De jeunes adolescents âgés entre 16 et 18 ans ont été interceptés au Sénégal par les services de sécurité de ce pays, le vendredi 14 mars dernier.

(De notre correspondant à Conakry)

Un réseau de trafic d’enfants démantelé ! De jeunes adolescents âgés entre 16 et 18 ans ont été interceptés au Sénégal par les services de sécurité de ce pays, le vendredi 14 mars dernier.

« Des mesures d’urgences ont été immédiatement prises. Rapidement, j’ai instruit de négocier avec le préfet de Saraya pour que ces enfants reviennent sous escorte jusqu’à la frontière. Donc, arrivés hier (ndlr, le vendredi 14 mars) à la frontière avec une crevaison, ils ont dû passer la nuit là-bas. Il m’a été rendu compte que les enfants sont arrivés à la frontière sous escorte », a confié Sadou Keita, gouverneur de la ville de Labé, située à plus de 400 km de la capitale.

Le gouverneur a en outre précisé avoir « appelé le commandant du bataillon autonome du Mali, ainsi que le préfet malien pour leur dire séparément de tout faire pour que les enfants soient dans de bonnes mains jusqu’à Labé, afin qu’on les identifie et qu’on sache s’ils ont des documents réguliers qui faisaient qu’ils soient conduits en grand nombre au Sénégal. On m’a dit que ce sont des enfants âgés de 16 à 18 ans. En tout cas, ce sont des mineurs. Il semble qu’ils devaient être utilisés dans des mines, mais je ne me hasarde pas à développer cette thèse. Ce, en attendant qu’ils soient là et que des investigations soient menées pour qu’on sache réellement pourquoi ils voulaient aller au Sénégal, parce qu’on a appris que ce sont des enfants de Dinguiraye ».

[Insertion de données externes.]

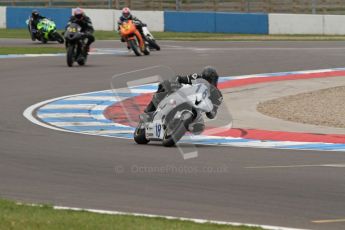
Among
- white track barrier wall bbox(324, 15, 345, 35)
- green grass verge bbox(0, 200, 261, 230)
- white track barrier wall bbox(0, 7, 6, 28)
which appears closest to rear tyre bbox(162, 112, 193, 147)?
green grass verge bbox(0, 200, 261, 230)

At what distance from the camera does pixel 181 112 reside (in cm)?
1284

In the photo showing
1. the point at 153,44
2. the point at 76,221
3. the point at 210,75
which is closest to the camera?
the point at 76,221

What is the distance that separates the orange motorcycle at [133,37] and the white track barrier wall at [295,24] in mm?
10053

Il est important de rappeler que c’est un camion en provenance de la
Guinée avec 22 jeunes adolescents d’environs 16 à 18 ans à son bord,
qui a été intercepté au Sénégal par les services de sécurité du pays.
Selon des informations dignes de foi, ces enfants, accompagnés de 3
guides, devaient se rendre dans la préfecture de Saraya, en République
du Sénégal pour y travailler dans les mines d’or. Et c’est une conjugaison des efforts entre les autorités sénégalaises et guinéennes qui ont permis ce démantèlement.